= Text provided =
* Begin *

This action was brought to recover the amount of two drafts, drawn by one Miles White, and accepted by the Plaintiff for the accommodation of White, for the sum of one thousand dollars each. The referee to whom the action was referred, found as facts, that the firm of Tutor & Co., of- the city of Troy, became the owners for value of the said bills of exchange, by due course of commercial dealing, before maturity; that Tutor & Co. never sold or assigned the said bills of exchange, or parted or intended to sell or part with their interest therein, nor were the same transferred to the Plaintiff, nor did he pay value therefor, nor purchase the - same, nor had he any interest therein at the commencement of this action. And as a conclusion of law the referee found that the Plaintiff is not entitled to recover.
The Supreme Court reversed the judgment of the referee, on questions of law as well as upon questions of fact, and .ordered a new trial, costs to abide the event. From this order the Defendants appeal to this Court, and stipulate, if the order is affirmed, that judgment absolute shall be rendered against them.

* End *

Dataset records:
* Begin *

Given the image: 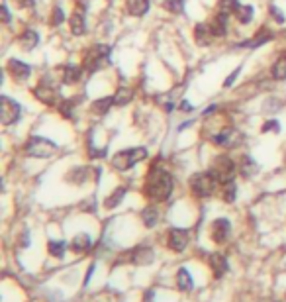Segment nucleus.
Masks as SVG:
<instances>
[{"label": "nucleus", "mask_w": 286, "mask_h": 302, "mask_svg": "<svg viewBox=\"0 0 286 302\" xmlns=\"http://www.w3.org/2000/svg\"><path fill=\"white\" fill-rule=\"evenodd\" d=\"M63 20H65V12H63L61 6H55L53 8V16H51V26H61Z\"/></svg>", "instance_id": "nucleus-37"}, {"label": "nucleus", "mask_w": 286, "mask_h": 302, "mask_svg": "<svg viewBox=\"0 0 286 302\" xmlns=\"http://www.w3.org/2000/svg\"><path fill=\"white\" fill-rule=\"evenodd\" d=\"M83 73H85V67H78V65H65V67H63L61 80H63V85H77L78 80L83 78Z\"/></svg>", "instance_id": "nucleus-15"}, {"label": "nucleus", "mask_w": 286, "mask_h": 302, "mask_svg": "<svg viewBox=\"0 0 286 302\" xmlns=\"http://www.w3.org/2000/svg\"><path fill=\"white\" fill-rule=\"evenodd\" d=\"M47 251L53 255V257H63L67 251V244L65 241H55V239H51L49 244H47Z\"/></svg>", "instance_id": "nucleus-34"}, {"label": "nucleus", "mask_w": 286, "mask_h": 302, "mask_svg": "<svg viewBox=\"0 0 286 302\" xmlns=\"http://www.w3.org/2000/svg\"><path fill=\"white\" fill-rule=\"evenodd\" d=\"M228 18H230V16L218 14V16L212 20L210 28H212V34H214V37H223V35L228 34Z\"/></svg>", "instance_id": "nucleus-20"}, {"label": "nucleus", "mask_w": 286, "mask_h": 302, "mask_svg": "<svg viewBox=\"0 0 286 302\" xmlns=\"http://www.w3.org/2000/svg\"><path fill=\"white\" fill-rule=\"evenodd\" d=\"M271 75H273V78H276V80H284L286 78V55L276 59V63L273 65V69H271Z\"/></svg>", "instance_id": "nucleus-31"}, {"label": "nucleus", "mask_w": 286, "mask_h": 302, "mask_svg": "<svg viewBox=\"0 0 286 302\" xmlns=\"http://www.w3.org/2000/svg\"><path fill=\"white\" fill-rule=\"evenodd\" d=\"M241 137H243L241 132H237V130H233V128H226V130H221L220 134L214 137V144L231 149V147H237L241 144L243 142Z\"/></svg>", "instance_id": "nucleus-10"}, {"label": "nucleus", "mask_w": 286, "mask_h": 302, "mask_svg": "<svg viewBox=\"0 0 286 302\" xmlns=\"http://www.w3.org/2000/svg\"><path fill=\"white\" fill-rule=\"evenodd\" d=\"M26 155L30 157H37V159H47V157H53L57 153V144L47 139L44 135H32L26 144Z\"/></svg>", "instance_id": "nucleus-3"}, {"label": "nucleus", "mask_w": 286, "mask_h": 302, "mask_svg": "<svg viewBox=\"0 0 286 302\" xmlns=\"http://www.w3.org/2000/svg\"><path fill=\"white\" fill-rule=\"evenodd\" d=\"M132 98H133V90L132 89H126V87L118 89V92L114 94L116 106H126L128 102H132Z\"/></svg>", "instance_id": "nucleus-32"}, {"label": "nucleus", "mask_w": 286, "mask_h": 302, "mask_svg": "<svg viewBox=\"0 0 286 302\" xmlns=\"http://www.w3.org/2000/svg\"><path fill=\"white\" fill-rule=\"evenodd\" d=\"M221 194H223V200L228 202V204L235 202V198H237V185H235V180L226 183V185H223V190H221Z\"/></svg>", "instance_id": "nucleus-33"}, {"label": "nucleus", "mask_w": 286, "mask_h": 302, "mask_svg": "<svg viewBox=\"0 0 286 302\" xmlns=\"http://www.w3.org/2000/svg\"><path fill=\"white\" fill-rule=\"evenodd\" d=\"M180 110H182V112H192V110H194V106H192L188 100H182L180 102Z\"/></svg>", "instance_id": "nucleus-42"}, {"label": "nucleus", "mask_w": 286, "mask_h": 302, "mask_svg": "<svg viewBox=\"0 0 286 302\" xmlns=\"http://www.w3.org/2000/svg\"><path fill=\"white\" fill-rule=\"evenodd\" d=\"M33 94H35V98L39 102H44V104H55L57 100V90L53 87H49V85H37L35 90H33Z\"/></svg>", "instance_id": "nucleus-14"}, {"label": "nucleus", "mask_w": 286, "mask_h": 302, "mask_svg": "<svg viewBox=\"0 0 286 302\" xmlns=\"http://www.w3.org/2000/svg\"><path fill=\"white\" fill-rule=\"evenodd\" d=\"M176 287L180 292H190L194 283H192V277H190V271L185 267H180L176 271Z\"/></svg>", "instance_id": "nucleus-17"}, {"label": "nucleus", "mask_w": 286, "mask_h": 302, "mask_svg": "<svg viewBox=\"0 0 286 302\" xmlns=\"http://www.w3.org/2000/svg\"><path fill=\"white\" fill-rule=\"evenodd\" d=\"M218 183L220 180L216 179V175L212 171H202V173H196L190 177V190L198 198H210L218 189Z\"/></svg>", "instance_id": "nucleus-2"}, {"label": "nucleus", "mask_w": 286, "mask_h": 302, "mask_svg": "<svg viewBox=\"0 0 286 302\" xmlns=\"http://www.w3.org/2000/svg\"><path fill=\"white\" fill-rule=\"evenodd\" d=\"M0 12H2V22H4V24L10 22V12H8V8H6V4L0 8Z\"/></svg>", "instance_id": "nucleus-41"}, {"label": "nucleus", "mask_w": 286, "mask_h": 302, "mask_svg": "<svg viewBox=\"0 0 286 302\" xmlns=\"http://www.w3.org/2000/svg\"><path fill=\"white\" fill-rule=\"evenodd\" d=\"M126 192H128V189L126 187H118V189L112 192L110 196L104 200V206L108 208V210H112V208H116V206H120V202L124 200V196H126Z\"/></svg>", "instance_id": "nucleus-26"}, {"label": "nucleus", "mask_w": 286, "mask_h": 302, "mask_svg": "<svg viewBox=\"0 0 286 302\" xmlns=\"http://www.w3.org/2000/svg\"><path fill=\"white\" fill-rule=\"evenodd\" d=\"M271 16H273V20H275L276 24H284L286 22V16H284V12L280 10L278 6H271Z\"/></svg>", "instance_id": "nucleus-39"}, {"label": "nucleus", "mask_w": 286, "mask_h": 302, "mask_svg": "<svg viewBox=\"0 0 286 302\" xmlns=\"http://www.w3.org/2000/svg\"><path fill=\"white\" fill-rule=\"evenodd\" d=\"M273 39V34L267 30V28H263L259 34L255 35L253 39H249V42H243L241 47H261L263 44H267V42H271Z\"/></svg>", "instance_id": "nucleus-24"}, {"label": "nucleus", "mask_w": 286, "mask_h": 302, "mask_svg": "<svg viewBox=\"0 0 286 302\" xmlns=\"http://www.w3.org/2000/svg\"><path fill=\"white\" fill-rule=\"evenodd\" d=\"M239 73H241V67H237V69H235V71H233V73H230V77L226 78V83H223V87H231V85H233V80H235V78L239 77Z\"/></svg>", "instance_id": "nucleus-40"}, {"label": "nucleus", "mask_w": 286, "mask_h": 302, "mask_svg": "<svg viewBox=\"0 0 286 302\" xmlns=\"http://www.w3.org/2000/svg\"><path fill=\"white\" fill-rule=\"evenodd\" d=\"M20 116H22L20 102H16L10 96L2 94V98H0V120H2V124L4 126H12V124H16L20 120Z\"/></svg>", "instance_id": "nucleus-7"}, {"label": "nucleus", "mask_w": 286, "mask_h": 302, "mask_svg": "<svg viewBox=\"0 0 286 302\" xmlns=\"http://www.w3.org/2000/svg\"><path fill=\"white\" fill-rule=\"evenodd\" d=\"M88 179V169L87 167H73L67 175L69 183H75V185H83Z\"/></svg>", "instance_id": "nucleus-27"}, {"label": "nucleus", "mask_w": 286, "mask_h": 302, "mask_svg": "<svg viewBox=\"0 0 286 302\" xmlns=\"http://www.w3.org/2000/svg\"><path fill=\"white\" fill-rule=\"evenodd\" d=\"M237 169H239V173H241L245 179H249V177H253V175H257V173H259V165H257V163H255V161L249 155H243L241 157V161H239Z\"/></svg>", "instance_id": "nucleus-19"}, {"label": "nucleus", "mask_w": 286, "mask_h": 302, "mask_svg": "<svg viewBox=\"0 0 286 302\" xmlns=\"http://www.w3.org/2000/svg\"><path fill=\"white\" fill-rule=\"evenodd\" d=\"M151 300H153V292L149 291L147 294H145V302H151Z\"/></svg>", "instance_id": "nucleus-44"}, {"label": "nucleus", "mask_w": 286, "mask_h": 302, "mask_svg": "<svg viewBox=\"0 0 286 302\" xmlns=\"http://www.w3.org/2000/svg\"><path fill=\"white\" fill-rule=\"evenodd\" d=\"M147 157V149L145 147H132V149H121L116 155L112 157V165L118 171H128L133 165H137Z\"/></svg>", "instance_id": "nucleus-4"}, {"label": "nucleus", "mask_w": 286, "mask_h": 302, "mask_svg": "<svg viewBox=\"0 0 286 302\" xmlns=\"http://www.w3.org/2000/svg\"><path fill=\"white\" fill-rule=\"evenodd\" d=\"M71 32L75 35L87 34V18H85V10L83 8H77V12L71 18Z\"/></svg>", "instance_id": "nucleus-16"}, {"label": "nucleus", "mask_w": 286, "mask_h": 302, "mask_svg": "<svg viewBox=\"0 0 286 302\" xmlns=\"http://www.w3.org/2000/svg\"><path fill=\"white\" fill-rule=\"evenodd\" d=\"M114 104H116L114 96H104V98H98V100L92 102V112L106 114L112 108V106H114Z\"/></svg>", "instance_id": "nucleus-29"}, {"label": "nucleus", "mask_w": 286, "mask_h": 302, "mask_svg": "<svg viewBox=\"0 0 286 302\" xmlns=\"http://www.w3.org/2000/svg\"><path fill=\"white\" fill-rule=\"evenodd\" d=\"M212 37H214V34H212L210 24H196V28H194V39H196V44L210 45Z\"/></svg>", "instance_id": "nucleus-18"}, {"label": "nucleus", "mask_w": 286, "mask_h": 302, "mask_svg": "<svg viewBox=\"0 0 286 302\" xmlns=\"http://www.w3.org/2000/svg\"><path fill=\"white\" fill-rule=\"evenodd\" d=\"M210 263V269H212V273H214V277L216 279H220V277H223L226 273H228V269H230V265H228V259L223 257L221 253H212L208 259Z\"/></svg>", "instance_id": "nucleus-13"}, {"label": "nucleus", "mask_w": 286, "mask_h": 302, "mask_svg": "<svg viewBox=\"0 0 286 302\" xmlns=\"http://www.w3.org/2000/svg\"><path fill=\"white\" fill-rule=\"evenodd\" d=\"M239 0H220L218 2V14H223V16H231L235 14L237 8H239Z\"/></svg>", "instance_id": "nucleus-30"}, {"label": "nucleus", "mask_w": 286, "mask_h": 302, "mask_svg": "<svg viewBox=\"0 0 286 302\" xmlns=\"http://www.w3.org/2000/svg\"><path fill=\"white\" fill-rule=\"evenodd\" d=\"M188 241H190L188 230H182V228H171V230H169V239H167L169 249H173V251H176V253H180V251L187 249Z\"/></svg>", "instance_id": "nucleus-9"}, {"label": "nucleus", "mask_w": 286, "mask_h": 302, "mask_svg": "<svg viewBox=\"0 0 286 302\" xmlns=\"http://www.w3.org/2000/svg\"><path fill=\"white\" fill-rule=\"evenodd\" d=\"M261 132H263V134H267V132H275V134H278V132H280V124H278V120H267V122L263 124V128H261Z\"/></svg>", "instance_id": "nucleus-38"}, {"label": "nucleus", "mask_w": 286, "mask_h": 302, "mask_svg": "<svg viewBox=\"0 0 286 302\" xmlns=\"http://www.w3.org/2000/svg\"><path fill=\"white\" fill-rule=\"evenodd\" d=\"M210 171L216 175V179L220 180L221 185H226V183H230V180L235 179V173H237L239 169H237V165H235L228 155H220L214 159Z\"/></svg>", "instance_id": "nucleus-5"}, {"label": "nucleus", "mask_w": 286, "mask_h": 302, "mask_svg": "<svg viewBox=\"0 0 286 302\" xmlns=\"http://www.w3.org/2000/svg\"><path fill=\"white\" fill-rule=\"evenodd\" d=\"M90 246H92V241H90V237H88L87 234L75 235V239L71 241V249H73L75 253H85V251L90 249Z\"/></svg>", "instance_id": "nucleus-23"}, {"label": "nucleus", "mask_w": 286, "mask_h": 302, "mask_svg": "<svg viewBox=\"0 0 286 302\" xmlns=\"http://www.w3.org/2000/svg\"><path fill=\"white\" fill-rule=\"evenodd\" d=\"M37 42H39V35H37V32L32 30V28H28V30L20 35V45H22V49H26V51H32L33 47L37 45Z\"/></svg>", "instance_id": "nucleus-21"}, {"label": "nucleus", "mask_w": 286, "mask_h": 302, "mask_svg": "<svg viewBox=\"0 0 286 302\" xmlns=\"http://www.w3.org/2000/svg\"><path fill=\"white\" fill-rule=\"evenodd\" d=\"M141 220L145 228H155L157 222H159V210L155 206H147L141 210Z\"/></svg>", "instance_id": "nucleus-25"}, {"label": "nucleus", "mask_w": 286, "mask_h": 302, "mask_svg": "<svg viewBox=\"0 0 286 302\" xmlns=\"http://www.w3.org/2000/svg\"><path fill=\"white\" fill-rule=\"evenodd\" d=\"M8 71L12 73V77L16 80H26V78L32 75V67L24 61H18V59H10L8 61Z\"/></svg>", "instance_id": "nucleus-12"}, {"label": "nucleus", "mask_w": 286, "mask_h": 302, "mask_svg": "<svg viewBox=\"0 0 286 302\" xmlns=\"http://www.w3.org/2000/svg\"><path fill=\"white\" fill-rule=\"evenodd\" d=\"M110 55L112 49L108 45H94L90 49V53L85 59V71L87 73H92V71H98L100 67H104L106 63H110Z\"/></svg>", "instance_id": "nucleus-6"}, {"label": "nucleus", "mask_w": 286, "mask_h": 302, "mask_svg": "<svg viewBox=\"0 0 286 302\" xmlns=\"http://www.w3.org/2000/svg\"><path fill=\"white\" fill-rule=\"evenodd\" d=\"M173 189H175V180L171 177V173L153 165L145 180V189H143L145 196L153 202H165L171 196Z\"/></svg>", "instance_id": "nucleus-1"}, {"label": "nucleus", "mask_w": 286, "mask_h": 302, "mask_svg": "<svg viewBox=\"0 0 286 302\" xmlns=\"http://www.w3.org/2000/svg\"><path fill=\"white\" fill-rule=\"evenodd\" d=\"M126 6L132 16H145L149 12V0H128Z\"/></svg>", "instance_id": "nucleus-22"}, {"label": "nucleus", "mask_w": 286, "mask_h": 302, "mask_svg": "<svg viewBox=\"0 0 286 302\" xmlns=\"http://www.w3.org/2000/svg\"><path fill=\"white\" fill-rule=\"evenodd\" d=\"M230 232H231L230 220H226V218H218V220H214V222H212L210 234H212V239H214L216 244H223V241L230 237Z\"/></svg>", "instance_id": "nucleus-11"}, {"label": "nucleus", "mask_w": 286, "mask_h": 302, "mask_svg": "<svg viewBox=\"0 0 286 302\" xmlns=\"http://www.w3.org/2000/svg\"><path fill=\"white\" fill-rule=\"evenodd\" d=\"M73 110H75V102L73 100H61L59 102V112L63 118H73Z\"/></svg>", "instance_id": "nucleus-36"}, {"label": "nucleus", "mask_w": 286, "mask_h": 302, "mask_svg": "<svg viewBox=\"0 0 286 302\" xmlns=\"http://www.w3.org/2000/svg\"><path fill=\"white\" fill-rule=\"evenodd\" d=\"M20 6H24V8H33L35 6V0H20Z\"/></svg>", "instance_id": "nucleus-43"}, {"label": "nucleus", "mask_w": 286, "mask_h": 302, "mask_svg": "<svg viewBox=\"0 0 286 302\" xmlns=\"http://www.w3.org/2000/svg\"><path fill=\"white\" fill-rule=\"evenodd\" d=\"M163 8L171 14H182L185 12V0H165Z\"/></svg>", "instance_id": "nucleus-35"}, {"label": "nucleus", "mask_w": 286, "mask_h": 302, "mask_svg": "<svg viewBox=\"0 0 286 302\" xmlns=\"http://www.w3.org/2000/svg\"><path fill=\"white\" fill-rule=\"evenodd\" d=\"M153 259H155L153 249L147 246L133 247L132 251H128V253L121 255V261H130L133 265H151Z\"/></svg>", "instance_id": "nucleus-8"}, {"label": "nucleus", "mask_w": 286, "mask_h": 302, "mask_svg": "<svg viewBox=\"0 0 286 302\" xmlns=\"http://www.w3.org/2000/svg\"><path fill=\"white\" fill-rule=\"evenodd\" d=\"M253 16H255V8L249 6V4H241L237 8V12H235V20L239 24H249L253 20Z\"/></svg>", "instance_id": "nucleus-28"}]
</instances>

* End *

= Problems to work on =
1 – Repeat everything in the court opinion from "This action was" down to "entitled to recover.".
2 – According to the court opinion, what sum was each of the two drafts for?

= Written responses =
1 –
This action was brought to recover the amount of two drafts, drawn by one Miles White, and accepted by the Plaintiff for the accommodation of White, for the sum of one thousand dollars each. The referee to whom the action was referred, found as facts, that the firm of Tutor & Co., of- the city of Troy, became the owners for value of the said bills of exchange, by due course of commercial dealing, before maturity; that Tutor & Co. never sold or assigned the said bills of exchange, or parted or intended to sell or part with their interest therein, nor were the same transferred to the Plaintiff, nor did he pay value therefor, nor purchase the - same, nor had he any interest therein at the commencement of this action. And as a conclusion of law the referee found that the Plaintiff is not entitled to recover.

2 – One thousand dollars each.